This year's brutal wildfire season in the Western United States, which continues in California, has prompted yet another congressional effort to try to help communities prepare for and prevent catastrophic blazes.
A bipartisan group of Northwestern senators last week introduced a bill that would authorize more than $100 million to help at-risk communities prevent wildfires and also would create a pilot program to cut down trees in the most fire-prone areas. The group behind the proposal includes Oregon's Ron Wyden, Washington state's two Democratic senators, Maria Cantwell and Patty Murray, and Idaho's Republican senators, Mike Crapo and Jim Risch.
The idea of getting help to at-risk communities isn't particularly controversial, but you can bet some eyebrows in the conservation community went up at the notion of cutting down trees in fire-prone areas; some environmentalists are suspicious that some of these wildfire-prevention bills are just ways to encourage logging without heed to environmental regulations.
Which was part of the reason why it was interesting to see that last week's proposal did win praise from some conservation groups, including the National Wildlife Federation.
According to an Associated Press report, the bill would create a streamlined approval process that would allow forest managers to thin pine forests near populated areas and to do controlled burns in remote regions. The bill also calls for detailed reviews of any wildfire that burns more than 100,000 acres. In 2016, six wildfires hit that 100,000-acre threshold, according to statistics from the National Interagency Fire Center.
We like the idea of gathering additional information about the very biggest fires. The more we know about their causes and how they spread, the better, especially since wildfires generally appear to be growing larger. According to the center's statistics, the number of wildfires during the last three years (from Jan. 1 to the third week of October) has hovered just around 50,000. But the total number of acres burned each year is ramping up: In four of the last seven years, more than 8 million acres have burned. (The 10-year average is just over 6 million.)
The new proposal appears to attempt to strike a compromise that would give forest managers some of the resources they need to reduce the fuels that allow fires to grow bigger and bigger. In general, Republicans have wanted to make it easier for federal land managers to thin overgrown woodlands, while Democrats are wary about allowing timber companies greater access to harvest federally owned forests. But it's never seemed to us that those two goals should be mutually exclusive, so it will be interesting to watch how this bill fares.
In the meantime, Congress still is kicking around a proposal that would consistently allow forest managers access to the funds they need for maintenance work on federal forests — work that would, year in and year out, remove some of those fast-burning fuels. The proposal would end the practice known as "fire borrowing," in which money originally budgeted for maintenance work is siphoned off to help pay for firefighting.
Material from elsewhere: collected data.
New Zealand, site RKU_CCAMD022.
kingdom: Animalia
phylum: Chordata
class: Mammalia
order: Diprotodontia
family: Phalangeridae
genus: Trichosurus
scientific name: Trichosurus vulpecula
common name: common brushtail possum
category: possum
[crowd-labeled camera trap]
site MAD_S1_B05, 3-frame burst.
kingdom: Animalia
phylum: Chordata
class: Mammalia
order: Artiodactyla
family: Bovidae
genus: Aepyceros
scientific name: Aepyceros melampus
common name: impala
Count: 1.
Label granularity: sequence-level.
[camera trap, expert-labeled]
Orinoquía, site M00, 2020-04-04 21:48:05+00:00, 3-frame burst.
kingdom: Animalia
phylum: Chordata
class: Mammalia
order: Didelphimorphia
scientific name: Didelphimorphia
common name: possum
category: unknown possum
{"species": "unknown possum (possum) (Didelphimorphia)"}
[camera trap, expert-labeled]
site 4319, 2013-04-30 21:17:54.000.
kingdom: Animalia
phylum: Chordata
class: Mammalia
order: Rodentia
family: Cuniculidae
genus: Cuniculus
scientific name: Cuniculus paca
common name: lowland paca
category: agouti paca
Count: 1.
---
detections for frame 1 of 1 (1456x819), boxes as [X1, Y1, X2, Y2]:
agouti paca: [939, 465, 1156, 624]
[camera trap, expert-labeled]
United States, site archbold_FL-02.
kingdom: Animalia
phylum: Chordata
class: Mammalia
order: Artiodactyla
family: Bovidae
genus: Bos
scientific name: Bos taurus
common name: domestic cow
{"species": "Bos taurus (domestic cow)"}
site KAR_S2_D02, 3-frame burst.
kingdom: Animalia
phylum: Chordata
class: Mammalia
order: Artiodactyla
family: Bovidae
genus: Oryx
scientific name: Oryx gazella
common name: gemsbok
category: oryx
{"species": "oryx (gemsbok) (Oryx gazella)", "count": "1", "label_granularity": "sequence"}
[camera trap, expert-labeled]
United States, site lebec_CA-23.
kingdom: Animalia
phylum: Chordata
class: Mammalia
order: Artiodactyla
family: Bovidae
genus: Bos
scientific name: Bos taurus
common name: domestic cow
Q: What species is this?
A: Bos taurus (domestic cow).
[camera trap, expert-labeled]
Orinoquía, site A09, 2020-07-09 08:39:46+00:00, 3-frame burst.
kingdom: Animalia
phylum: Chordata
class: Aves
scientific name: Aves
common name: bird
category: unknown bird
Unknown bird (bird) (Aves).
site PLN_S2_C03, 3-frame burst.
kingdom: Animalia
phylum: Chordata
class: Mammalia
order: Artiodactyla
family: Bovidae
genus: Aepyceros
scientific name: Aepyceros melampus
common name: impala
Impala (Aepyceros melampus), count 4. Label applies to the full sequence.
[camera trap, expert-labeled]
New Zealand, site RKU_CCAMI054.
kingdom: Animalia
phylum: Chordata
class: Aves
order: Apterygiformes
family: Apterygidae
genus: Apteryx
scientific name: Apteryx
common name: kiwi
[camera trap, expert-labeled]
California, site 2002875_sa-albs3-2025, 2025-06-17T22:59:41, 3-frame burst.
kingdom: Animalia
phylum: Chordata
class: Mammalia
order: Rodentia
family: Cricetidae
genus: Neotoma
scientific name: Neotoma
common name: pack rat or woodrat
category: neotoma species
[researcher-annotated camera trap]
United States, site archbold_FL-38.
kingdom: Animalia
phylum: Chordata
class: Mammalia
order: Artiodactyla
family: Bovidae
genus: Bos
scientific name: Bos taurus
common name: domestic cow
The result, of course, is that much of that maintenance work goes undone for want of funding, leaving the fuels behind to help create the next batch of extreme wildfires.
To be fair, it's not as if Congress has ignored this year's of fires: An emergency-aid bill passed in the wake of this year's devastating hurricane season included $577 million for wildfires. But that bill didn't address the fire-borrowing issue.
Maybe this is the year: It's October, and Congress is still thinking about wildfire funding. Usually by this time of year, the issue has been placed on the congressional back burner, where it simmers until the start of next year's fire season. Maybe this is the year when we'll finally make progress on an issue shows no signs of going away.